- What needs to be done -
Among the records below, find each line that includes the string "extracted" and copy it.

****************************************

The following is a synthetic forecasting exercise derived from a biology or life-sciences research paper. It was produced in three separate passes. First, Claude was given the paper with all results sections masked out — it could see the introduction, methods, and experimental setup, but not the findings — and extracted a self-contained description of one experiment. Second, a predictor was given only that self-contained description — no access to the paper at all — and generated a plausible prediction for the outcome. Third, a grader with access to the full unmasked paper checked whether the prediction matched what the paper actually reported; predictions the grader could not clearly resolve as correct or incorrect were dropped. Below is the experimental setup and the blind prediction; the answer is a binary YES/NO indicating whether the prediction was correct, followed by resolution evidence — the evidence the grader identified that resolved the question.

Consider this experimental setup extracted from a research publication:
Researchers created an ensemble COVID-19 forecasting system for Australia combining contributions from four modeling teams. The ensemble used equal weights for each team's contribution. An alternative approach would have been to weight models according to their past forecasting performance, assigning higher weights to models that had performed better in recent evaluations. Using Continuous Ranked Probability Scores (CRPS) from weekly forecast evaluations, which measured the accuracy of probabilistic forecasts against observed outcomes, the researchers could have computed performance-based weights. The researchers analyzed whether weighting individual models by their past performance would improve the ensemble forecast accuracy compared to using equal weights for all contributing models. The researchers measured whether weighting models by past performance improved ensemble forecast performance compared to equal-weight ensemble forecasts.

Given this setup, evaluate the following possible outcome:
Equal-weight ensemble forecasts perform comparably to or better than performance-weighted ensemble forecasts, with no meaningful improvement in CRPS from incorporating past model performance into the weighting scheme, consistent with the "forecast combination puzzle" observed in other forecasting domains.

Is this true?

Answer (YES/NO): YES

****************************************

- Response to this exercise -
The following is a synthetic forecasting exercise derived from a biology or life-sciences research paper. It was produced in three separate passes. First, Claude was given the paper with all results sections masked out — it could see the introduction, methods, and experimental setup, but not the findings — and extracted a self-contained description of one experiment. Second, a predictor was given only that self-contained description — no access to the paper at all — and generated a plausible prediction for the outcome. Third, a grader with access to the full unmasked paper checked whether the prediction matched what the paper actually reported; predictions the grader could not clearly resolve as correct or incorrect were dropped. Below is the experimental setup and the blind prediction; the answer is a binary YES/NO indicating whether the prediction was correct, followed by resolution evidence — the evidence the grader identified that resolved the question.
Consider this experimental setup extracted from a research publication:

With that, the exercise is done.